Penulis
10176 Hits

Pakar Fikih: Pelarangan Nikah Siri Akan Mengundang Pelacuran

Jika nikah siri betul-betul dilarang, maka perzinaan dan pelacuran akan menjadi pelampiasan

Hidayatullah.com--“Padahal zaman dulu setelah nikah siri dilaksanakan, baru dilaporkan ke KUA, dan tidak repot,” demikian ungkap DR. Ahmad Zain An-Najah, seorang pakar fikih, dalam diskusi Sabtuan yang diselenggarakan oleh INSISTS di Jl. Kalibata Utara II Jakarta.
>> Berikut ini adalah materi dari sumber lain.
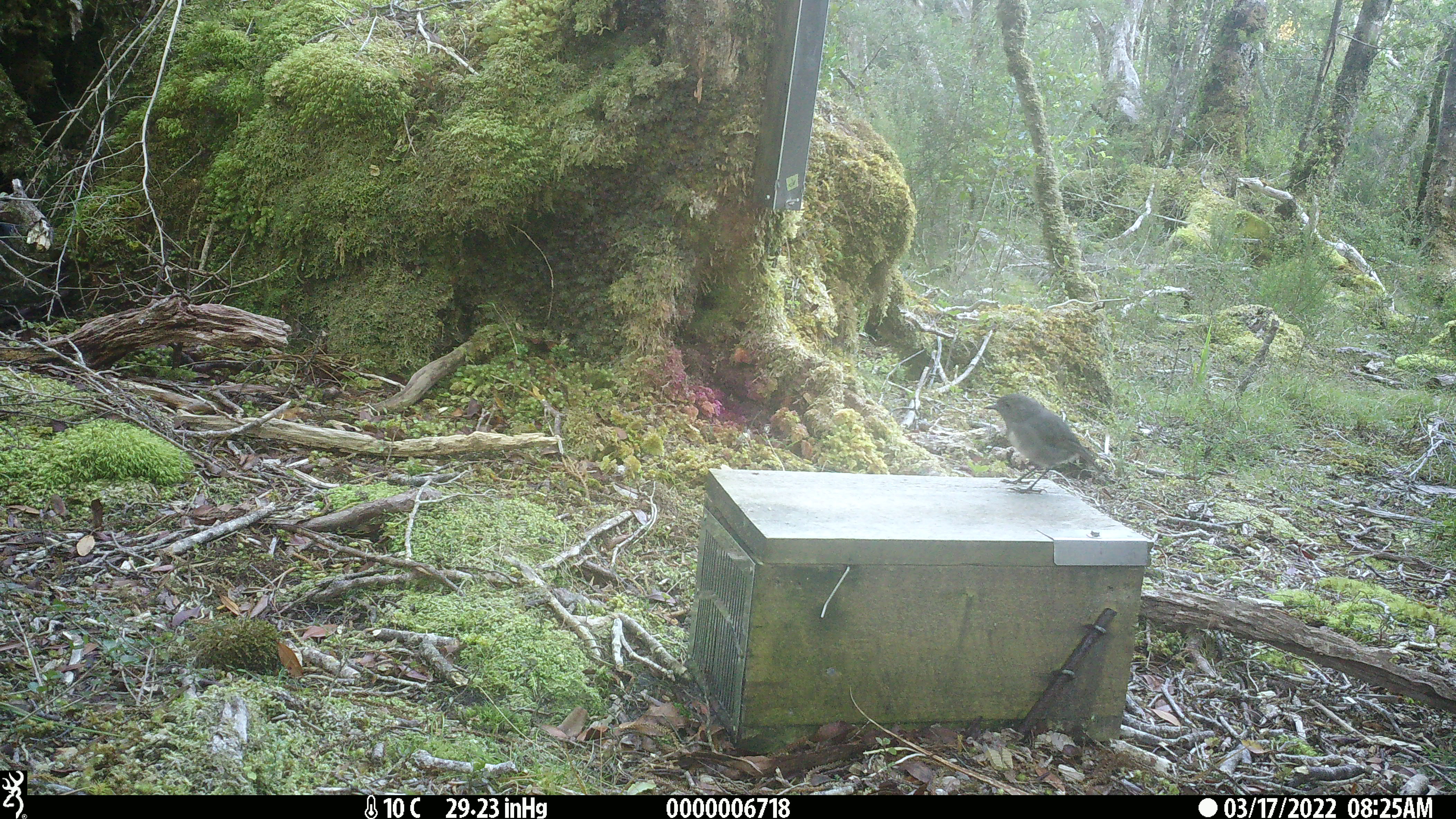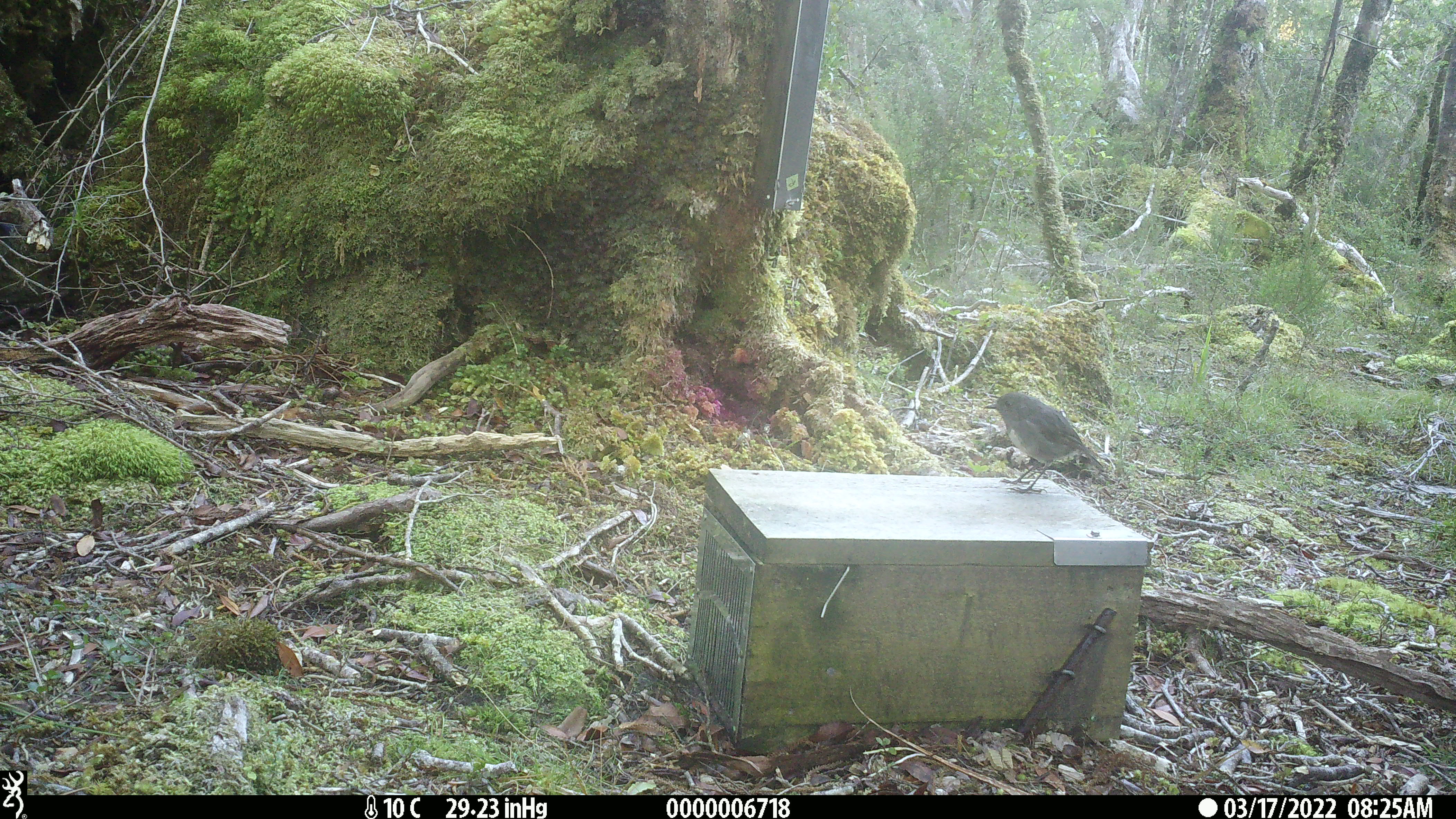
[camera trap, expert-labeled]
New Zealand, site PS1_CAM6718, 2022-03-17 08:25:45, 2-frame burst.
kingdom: Animalia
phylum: Chordata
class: Aves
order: Passeriformes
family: Petroicidae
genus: Petroica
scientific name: Petroica australis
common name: new zealand robin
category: robin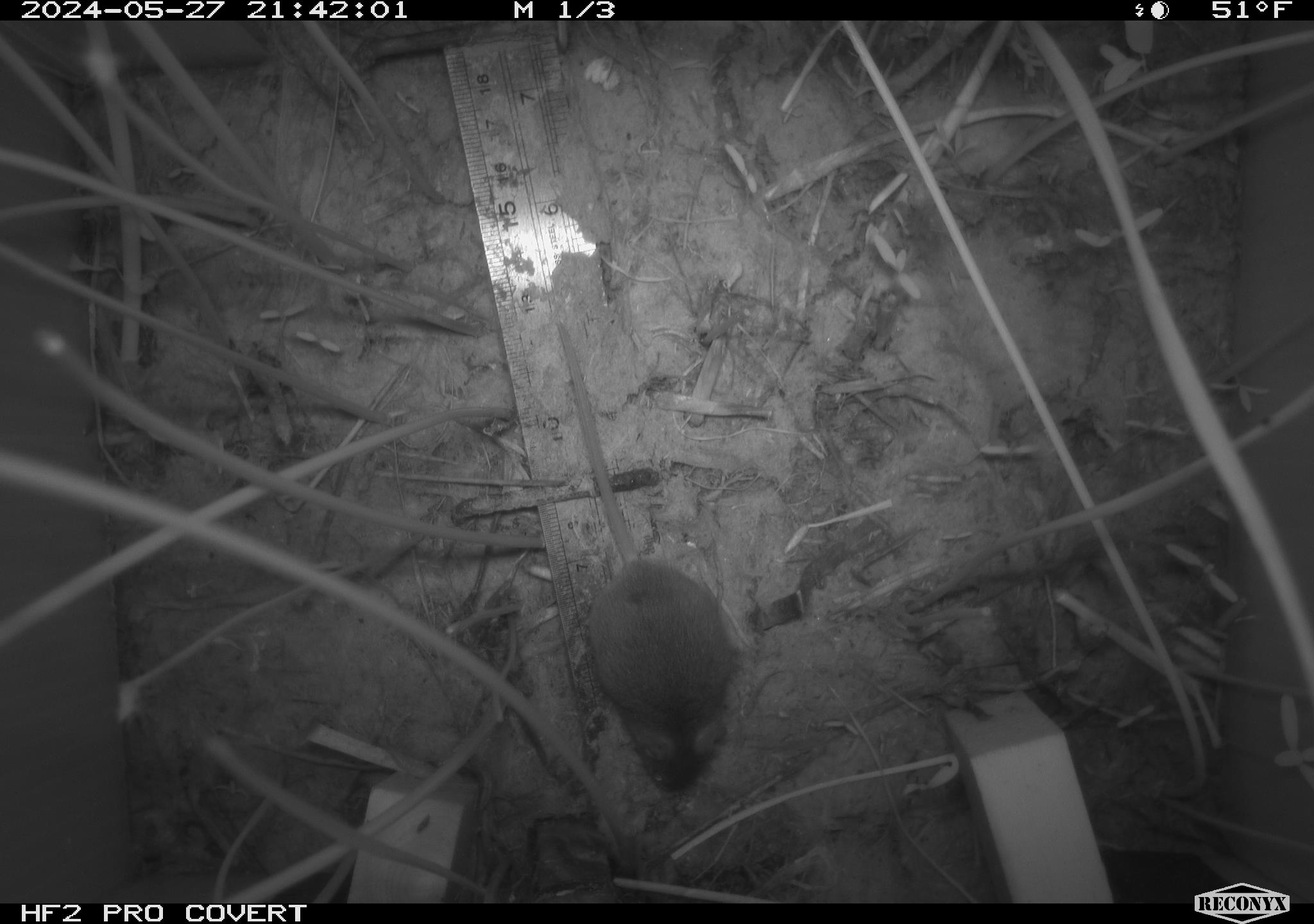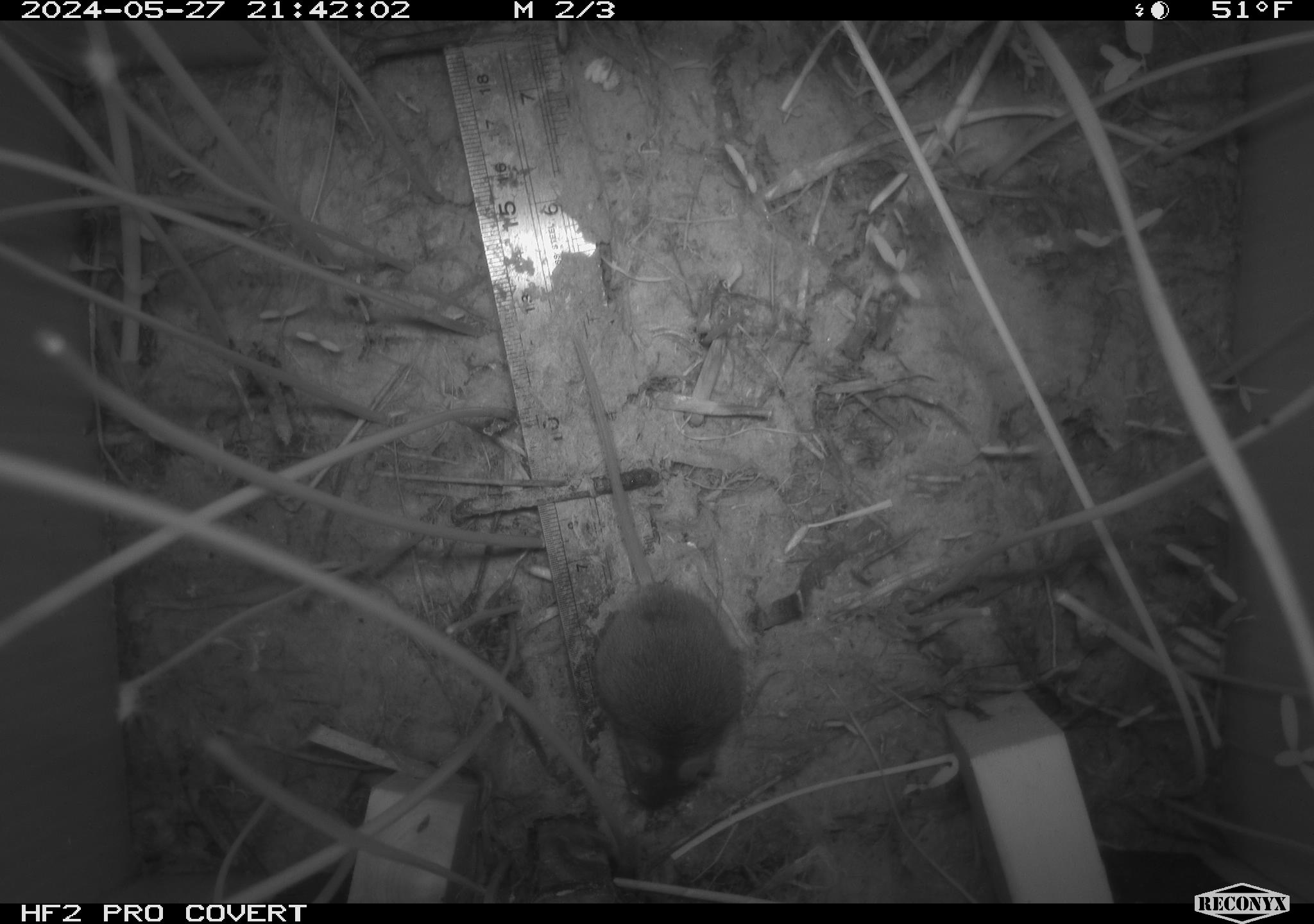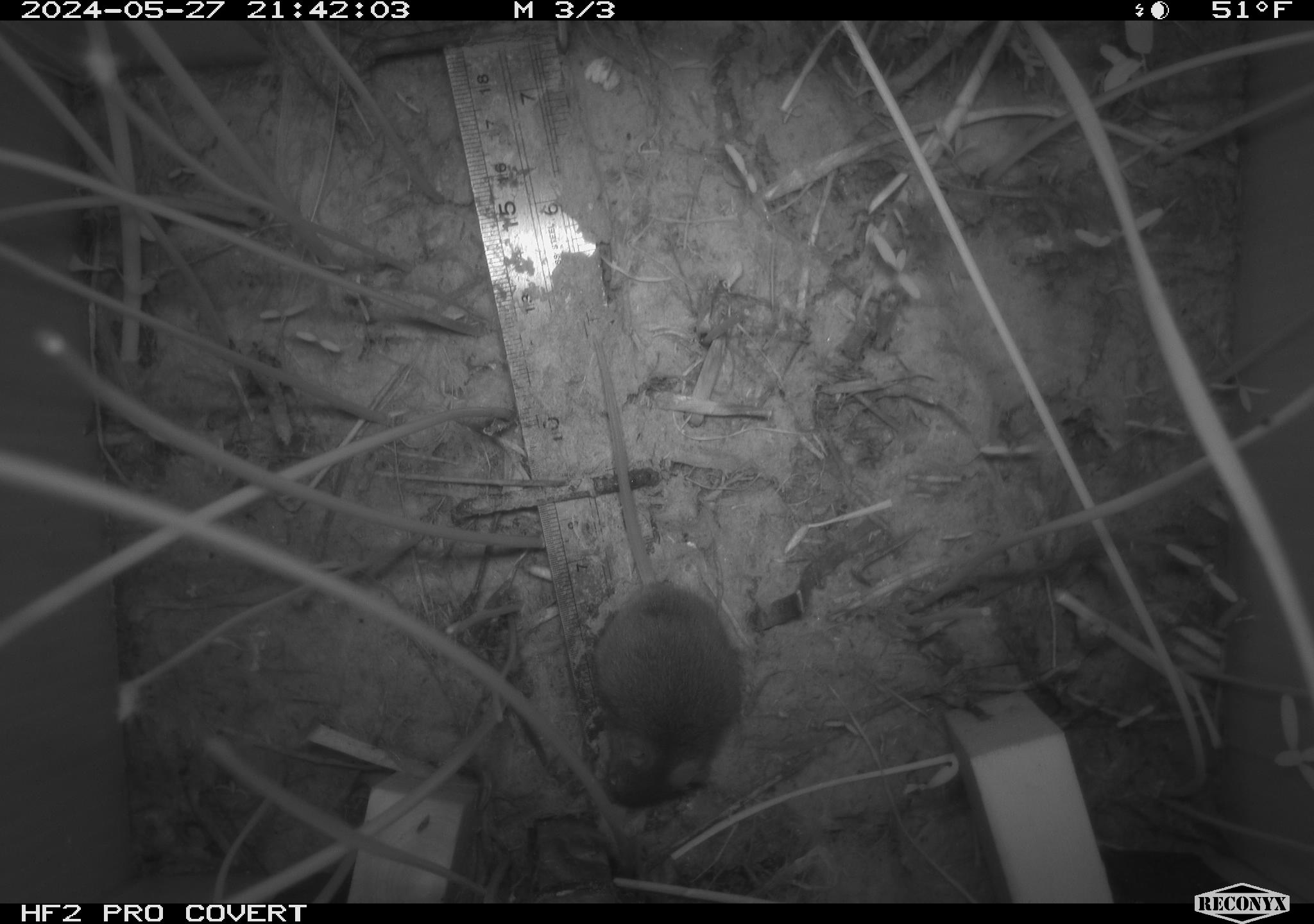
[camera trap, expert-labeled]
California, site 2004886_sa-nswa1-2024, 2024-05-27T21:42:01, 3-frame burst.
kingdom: Animalia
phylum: Chordata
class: Mammalia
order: Rodentia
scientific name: Rodentia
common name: rodent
Dalam acara yang dihadiri puluhan peserta itu, doktor bidang fikih itu menjelaskan, kedudukan nikah siri dalam Islam. Secara bahasa siri itu berarti rahasia, sembunyi-sembunyi, pelan-pelan, atau bisa juga diartikan berbisik-bisik. Namun secara istilah ada dua pengertian.

“Pertama, nikah sembunyi-sembunyi yang dilaksanakan tanpa wali dan tanpa saksi, seperti kasus nikah mut’ah dalam paham Syiah. Nikah jenis ini jelas tidak sah. Imam Abu Hanifah mensyaratkan persetujuan wali, tanpa ada persetujuan wali maka nikah tersebut hukumnya batal. Selain itu ada hadis sahih yang menegaskan bahwa nikah itu tidak sah kecuali ada wali. Bahkan dalam hadis yang diriwayatkan oleh Aisyah tegas menyatakan bahwa siapa saja wanita yang menikah tanpa izin wali, maka nikahnya batal, nikahnya batal, nikahnya batal,” terangnya. “Kedua, nikah siri juga berarti pernikahan yang dilakukan dengan menyertakan wali, dua saksi, dan ada ijab qabul. Hanya saja tidak dicatat oleh negara, dalam hal ini KUA. Secara syariat nikah jenis ini sah,” tegasnya.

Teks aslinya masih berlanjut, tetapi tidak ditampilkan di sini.